-- Opening Marker --
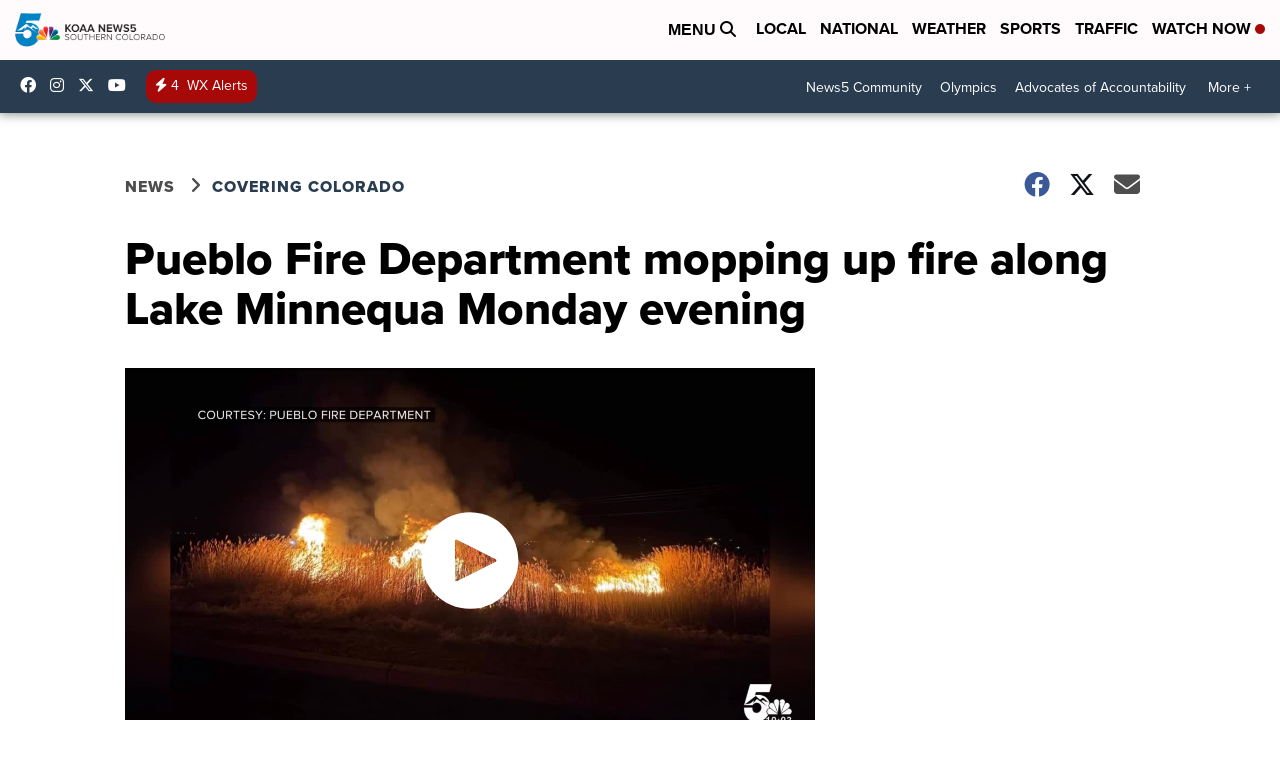

--- FILE ---
content_type: application/javascript; charset=utf-8
request_url: https://fundingchoicesmessages.google.com/f/AGSKWxVksgJxGlLDexQoR6Htrb749qHypnferMGk1eEaV4v9E1hu0GXTQ1F6rQrHpvMvWzUWhcK0vmya0UZMtIP9BN4Icgo8Zll-0F3QbO33MCoxOf3v0_ZdOAWNBGV-dViUQ1kYr-hPgPSDK-Dnn1IOWuKn46qKO8E8v-8_FUCi9q9fMX7GjQunFAs0urJv/_/ads728x90a./adversting?_mailLoginAd./refreshsyncbannerad?/driveragentad2.
body_size: -1289
content:
window['ab95a139-acc8-4ade-8b00-9d9e5d991006'] = true;

--- FILE ---
content_type: image/svg+xml
request_url: https://assets.scrippsdigital.com/cms/video/images/pip-solid.svg
body_size: 463
content:
<?xml version="1.0" encoding="UTF-8"?><svg id="Layer_1" xmlns="http://www.w3.org/2000/svg" viewBox="0 0 512 512"><rect x="33.79" y="95.33" width="444.96" height="320.49" rx="1" ry="1" style="fill:none; stroke:#fff; stroke-miterlimit:10; stroke-width:65px;"/><path d="M455.52,422.12h-190.53c-12.14,0-21.98-9.3-21.98-20.77v-124.59c0-11.46,9.85-20.77,21.98-20.77h190.53c12.14,0,21.98,9.3,21.98,20.77v124.59c0,11.46-9.85,20.77-21.98,20.77Z" style="fill:#fff;"/></svg>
-- Closing Marker --
**Problem details**
Transcribe every entry word for word, but omit the pictures.

**Solution to this task**
--- FILE ---
content_type: application/javascript; charset=utf-8
request_url: https://fundingchoicesmessages.google.com/f/AGSKWxVksgJxGlLDexQoR6Htrb749qHypnferMGk1eEaV4v9E1hu0GXTQ1F6rQrHpvMvWzUWhcK0vmya0UZMtIP9BN4Icgo8Zll-0F3QbO33MCoxOf3v0_ZdOAWNBGV-dViUQ1kYr-hPgPSDK-Dnn1IOWuKn46qKO8E8v-8_FUCi9q9fMX7GjQunFAs0urJv/_/ads728x90a./adversting?_mailLoginAd./refreshsyncbannerad?/driveragentad2.
body_size: -1289
content:
window['ab95a139-acc8-4ade-8b00-9d9e5d991006'] = true;

--- FILE ---
content_type: image/svg+xml
request_url: https://assets.scrippsdigital.com/cms/video/images/pip-solid.svg
body_size: 463
content:
<?xml version="1.0" encoding="UTF-8"?><svg id="Layer_1" xmlns="http://www.w3.org/2000/svg" viewBox="0 0 512 512"><rect x="33.79" y="95.33" width="444.96" height="320.49" rx="1" ry="1" style="fill:none; stroke:#fff; stroke-miterlimit:10; stroke-width:65px;"/><path d="M455.52,422.12h-190.53c-12.14,0-21.98-9.3-21.98-20.77v-124.59c0-11.46,9.85-20.77,21.98-20.77h190.53c12.14,0,21.98,9.3,21.98,20.77v124.59c0,11.46-9.85,20.77-21.98,20.77Z" style="fill:#fff;"/></svg>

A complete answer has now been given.